--- start Data rows ---

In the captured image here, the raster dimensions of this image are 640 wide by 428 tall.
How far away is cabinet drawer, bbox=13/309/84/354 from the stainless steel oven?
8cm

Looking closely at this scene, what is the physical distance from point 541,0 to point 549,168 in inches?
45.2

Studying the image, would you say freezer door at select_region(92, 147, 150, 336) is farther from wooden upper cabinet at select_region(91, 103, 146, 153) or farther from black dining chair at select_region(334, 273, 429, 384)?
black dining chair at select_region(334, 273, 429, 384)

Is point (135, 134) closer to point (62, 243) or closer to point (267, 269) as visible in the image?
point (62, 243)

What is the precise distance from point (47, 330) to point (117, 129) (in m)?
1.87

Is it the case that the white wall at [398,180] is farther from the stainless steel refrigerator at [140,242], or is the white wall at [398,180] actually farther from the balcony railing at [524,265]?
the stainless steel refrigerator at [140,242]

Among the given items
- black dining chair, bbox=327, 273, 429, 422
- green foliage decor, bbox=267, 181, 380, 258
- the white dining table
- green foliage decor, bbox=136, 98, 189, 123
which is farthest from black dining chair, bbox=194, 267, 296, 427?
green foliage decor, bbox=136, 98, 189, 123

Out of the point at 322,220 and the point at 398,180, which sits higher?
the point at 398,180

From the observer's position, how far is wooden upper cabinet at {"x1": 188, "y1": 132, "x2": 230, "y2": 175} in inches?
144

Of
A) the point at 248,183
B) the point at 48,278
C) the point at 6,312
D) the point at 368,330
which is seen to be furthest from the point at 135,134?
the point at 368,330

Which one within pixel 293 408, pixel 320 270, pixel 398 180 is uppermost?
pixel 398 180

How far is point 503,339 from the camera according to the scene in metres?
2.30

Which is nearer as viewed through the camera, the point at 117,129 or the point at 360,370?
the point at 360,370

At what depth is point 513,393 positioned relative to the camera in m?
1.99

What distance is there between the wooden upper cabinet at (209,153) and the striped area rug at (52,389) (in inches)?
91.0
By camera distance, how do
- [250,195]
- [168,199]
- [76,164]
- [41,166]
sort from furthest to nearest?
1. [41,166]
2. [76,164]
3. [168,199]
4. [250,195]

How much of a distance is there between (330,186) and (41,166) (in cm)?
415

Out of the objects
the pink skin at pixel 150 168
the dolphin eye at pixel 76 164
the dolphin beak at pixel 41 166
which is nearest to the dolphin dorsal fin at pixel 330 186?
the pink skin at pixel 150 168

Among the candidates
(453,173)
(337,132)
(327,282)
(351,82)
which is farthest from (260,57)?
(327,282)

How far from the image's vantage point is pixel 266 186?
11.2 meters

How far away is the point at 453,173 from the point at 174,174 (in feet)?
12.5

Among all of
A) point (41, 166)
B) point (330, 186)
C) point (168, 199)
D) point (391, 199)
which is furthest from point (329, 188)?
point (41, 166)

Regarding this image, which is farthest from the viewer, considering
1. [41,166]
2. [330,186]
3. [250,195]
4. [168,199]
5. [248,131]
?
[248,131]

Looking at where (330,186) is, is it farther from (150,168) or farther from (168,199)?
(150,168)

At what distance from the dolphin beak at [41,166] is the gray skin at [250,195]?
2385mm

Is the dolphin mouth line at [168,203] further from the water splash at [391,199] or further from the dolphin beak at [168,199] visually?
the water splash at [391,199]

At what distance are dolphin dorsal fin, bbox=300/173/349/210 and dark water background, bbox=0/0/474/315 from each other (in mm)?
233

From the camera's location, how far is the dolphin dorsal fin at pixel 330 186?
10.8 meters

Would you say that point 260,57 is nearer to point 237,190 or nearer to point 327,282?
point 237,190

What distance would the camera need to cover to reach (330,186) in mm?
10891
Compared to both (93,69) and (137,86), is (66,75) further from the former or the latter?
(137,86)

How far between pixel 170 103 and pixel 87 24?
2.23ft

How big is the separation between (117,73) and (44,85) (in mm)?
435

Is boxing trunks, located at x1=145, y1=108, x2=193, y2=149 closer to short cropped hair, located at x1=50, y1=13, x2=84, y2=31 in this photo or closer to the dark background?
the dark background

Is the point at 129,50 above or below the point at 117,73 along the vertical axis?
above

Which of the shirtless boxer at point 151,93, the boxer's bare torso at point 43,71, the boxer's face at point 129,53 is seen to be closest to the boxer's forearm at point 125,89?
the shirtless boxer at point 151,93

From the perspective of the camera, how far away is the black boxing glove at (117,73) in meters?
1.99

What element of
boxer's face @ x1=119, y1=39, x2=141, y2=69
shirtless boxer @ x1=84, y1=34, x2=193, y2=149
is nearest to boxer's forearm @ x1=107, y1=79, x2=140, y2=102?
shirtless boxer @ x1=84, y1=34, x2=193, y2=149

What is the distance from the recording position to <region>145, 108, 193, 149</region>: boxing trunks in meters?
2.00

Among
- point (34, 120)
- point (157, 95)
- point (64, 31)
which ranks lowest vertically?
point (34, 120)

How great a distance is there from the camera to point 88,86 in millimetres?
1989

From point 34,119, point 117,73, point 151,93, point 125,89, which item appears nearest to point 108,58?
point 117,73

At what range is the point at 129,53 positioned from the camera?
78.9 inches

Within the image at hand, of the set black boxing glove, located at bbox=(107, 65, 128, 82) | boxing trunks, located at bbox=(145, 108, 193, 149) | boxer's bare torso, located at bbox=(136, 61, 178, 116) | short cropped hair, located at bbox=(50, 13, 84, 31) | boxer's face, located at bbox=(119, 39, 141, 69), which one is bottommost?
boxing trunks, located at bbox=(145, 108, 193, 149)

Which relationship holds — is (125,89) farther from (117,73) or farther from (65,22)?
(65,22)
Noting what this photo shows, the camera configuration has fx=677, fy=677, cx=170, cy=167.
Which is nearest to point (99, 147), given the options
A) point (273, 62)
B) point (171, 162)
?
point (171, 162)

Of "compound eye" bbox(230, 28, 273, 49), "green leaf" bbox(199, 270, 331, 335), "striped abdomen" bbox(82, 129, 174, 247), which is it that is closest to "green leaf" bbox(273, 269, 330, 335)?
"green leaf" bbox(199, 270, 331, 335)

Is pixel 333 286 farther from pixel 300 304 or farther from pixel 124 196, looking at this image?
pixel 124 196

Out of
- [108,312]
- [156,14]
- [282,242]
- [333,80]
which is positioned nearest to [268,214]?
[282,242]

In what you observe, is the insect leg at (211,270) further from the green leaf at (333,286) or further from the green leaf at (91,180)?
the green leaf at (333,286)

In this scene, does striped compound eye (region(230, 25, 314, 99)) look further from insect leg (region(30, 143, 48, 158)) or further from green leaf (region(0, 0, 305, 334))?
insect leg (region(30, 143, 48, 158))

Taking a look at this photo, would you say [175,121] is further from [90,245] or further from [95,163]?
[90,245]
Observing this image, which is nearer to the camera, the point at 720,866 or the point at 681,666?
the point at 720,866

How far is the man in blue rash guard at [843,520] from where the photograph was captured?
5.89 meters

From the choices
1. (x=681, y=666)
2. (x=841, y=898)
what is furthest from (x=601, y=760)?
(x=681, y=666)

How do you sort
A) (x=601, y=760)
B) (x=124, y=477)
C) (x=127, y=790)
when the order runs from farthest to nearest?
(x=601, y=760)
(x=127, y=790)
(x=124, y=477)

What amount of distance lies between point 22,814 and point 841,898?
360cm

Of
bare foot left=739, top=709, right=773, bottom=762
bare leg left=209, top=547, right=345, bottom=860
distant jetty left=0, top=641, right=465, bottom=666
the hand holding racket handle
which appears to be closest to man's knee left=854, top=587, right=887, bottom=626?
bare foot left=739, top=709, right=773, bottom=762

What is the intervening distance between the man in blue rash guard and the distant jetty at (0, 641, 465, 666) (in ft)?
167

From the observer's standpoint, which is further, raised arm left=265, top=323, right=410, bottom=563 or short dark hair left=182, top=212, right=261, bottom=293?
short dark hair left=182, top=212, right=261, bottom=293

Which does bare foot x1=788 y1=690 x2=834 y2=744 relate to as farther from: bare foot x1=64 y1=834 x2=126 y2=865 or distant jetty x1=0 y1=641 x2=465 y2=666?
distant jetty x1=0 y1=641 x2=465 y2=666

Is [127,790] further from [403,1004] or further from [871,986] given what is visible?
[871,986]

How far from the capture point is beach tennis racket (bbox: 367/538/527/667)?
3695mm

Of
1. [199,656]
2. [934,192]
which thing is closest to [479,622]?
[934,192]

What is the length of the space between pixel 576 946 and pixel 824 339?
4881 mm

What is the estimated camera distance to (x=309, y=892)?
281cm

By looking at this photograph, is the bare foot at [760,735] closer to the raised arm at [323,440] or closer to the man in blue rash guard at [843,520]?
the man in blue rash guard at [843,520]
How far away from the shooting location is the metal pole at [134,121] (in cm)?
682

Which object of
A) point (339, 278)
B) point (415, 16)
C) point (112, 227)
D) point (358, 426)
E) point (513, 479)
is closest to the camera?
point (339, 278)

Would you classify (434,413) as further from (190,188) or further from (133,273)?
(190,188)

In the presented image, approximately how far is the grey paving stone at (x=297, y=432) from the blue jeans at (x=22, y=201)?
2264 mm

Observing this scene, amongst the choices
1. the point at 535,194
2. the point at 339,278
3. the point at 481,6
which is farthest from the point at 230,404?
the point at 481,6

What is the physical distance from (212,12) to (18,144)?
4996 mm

--- end Data rows ---

_Exercise directions_
Return, word for word, the material from the line containing "Is boxing trunks, located" up to and including the line containing "78.9 inches".

_Solved exercise_
Is boxing trunks, located at x1=145, y1=108, x2=193, y2=149 closer to short cropped hair, located at x1=50, y1=13, x2=84, y2=31 in this photo or closer to the dark background?
the dark background

Is the point at 129,50 above or below the point at 117,73 along the vertical axis?
above

Which of the shirtless boxer at point 151,93, the boxer's bare torso at point 43,71, the boxer's face at point 129,53 is seen to be closest to the boxer's forearm at point 125,89?
the shirtless boxer at point 151,93

From the perspective of the camera, how far away is the black boxing glove at (117,73) in meters?
1.99

What element of
boxer's face @ x1=119, y1=39, x2=141, y2=69
shirtless boxer @ x1=84, y1=34, x2=193, y2=149
is nearest to boxer's forearm @ x1=107, y1=79, x2=140, y2=102?
shirtless boxer @ x1=84, y1=34, x2=193, y2=149

What is the distance from the recording position to <region>145, 108, 193, 149</region>: boxing trunks in meters?
2.00

Among
- point (34, 120)
- point (157, 95)
- point (64, 31)
which ranks lowest vertically?
point (34, 120)

How great a distance is there from the camera to point 88,86 in millimetres?
1989

From point 34,119, point 117,73, point 151,93, point 125,89, which item appears nearest to point 108,58?
point 117,73

At what range is the point at 129,53 positioned from the camera?
78.9 inches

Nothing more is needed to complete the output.